Dataset records:
========================
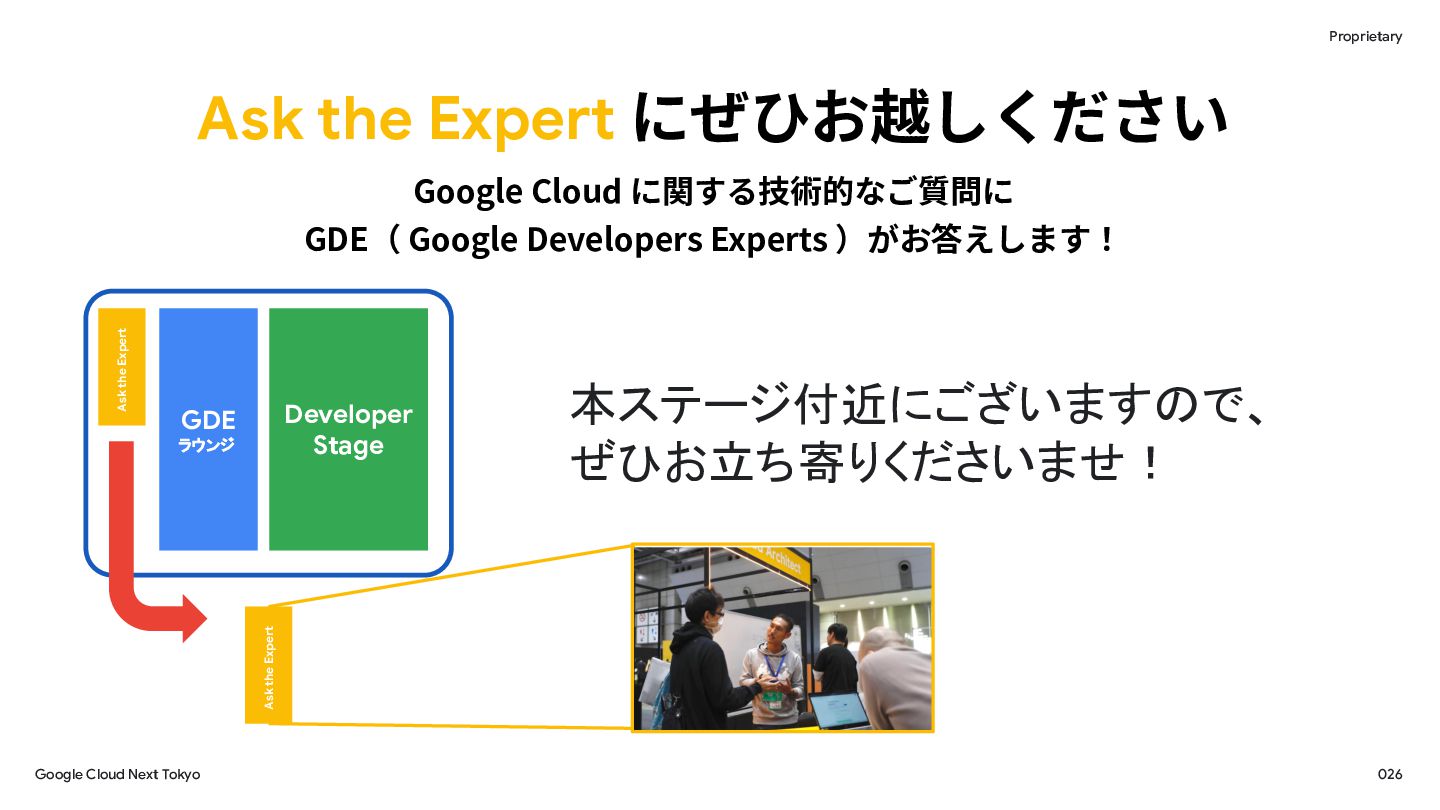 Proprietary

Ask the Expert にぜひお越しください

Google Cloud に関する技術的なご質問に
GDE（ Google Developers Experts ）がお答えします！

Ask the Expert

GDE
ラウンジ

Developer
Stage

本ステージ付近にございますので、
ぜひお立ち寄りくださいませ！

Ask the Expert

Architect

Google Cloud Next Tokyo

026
========================
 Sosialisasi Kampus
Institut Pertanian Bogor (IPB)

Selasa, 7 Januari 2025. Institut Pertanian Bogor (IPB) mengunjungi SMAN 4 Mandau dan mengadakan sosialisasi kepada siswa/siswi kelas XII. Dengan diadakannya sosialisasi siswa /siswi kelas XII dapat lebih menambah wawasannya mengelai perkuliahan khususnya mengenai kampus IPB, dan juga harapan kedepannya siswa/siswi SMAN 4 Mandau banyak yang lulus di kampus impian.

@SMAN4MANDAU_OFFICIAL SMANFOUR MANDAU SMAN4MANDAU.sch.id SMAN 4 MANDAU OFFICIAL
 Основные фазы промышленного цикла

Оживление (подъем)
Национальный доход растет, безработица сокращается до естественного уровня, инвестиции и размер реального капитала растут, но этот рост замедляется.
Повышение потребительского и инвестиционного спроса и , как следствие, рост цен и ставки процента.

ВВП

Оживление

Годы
========================
--- Instructions to follow ---
What this exercise asks for is every line of the data above with the word "Bogor".

--- The completed task ---
Institut Pertanian Bogor (IPB)
Selasa, 7 Januari 2025. Institut Pertanian Bogor (IPB) mengunjungi SMAN 4 Mandau dan mengadakan sosialisasi kepada siswa/siswi kelas XII. Dengan diadakannya sosialisasi siswa /siswi kelas XII dapat lebih menambah wawasannya mengelai perkuliahan khususnya mengenai kampus IPB, dan juga harapan kedepannya siswa/siswi SMAN 4 Mandau banyak yang lulus di kampus impian.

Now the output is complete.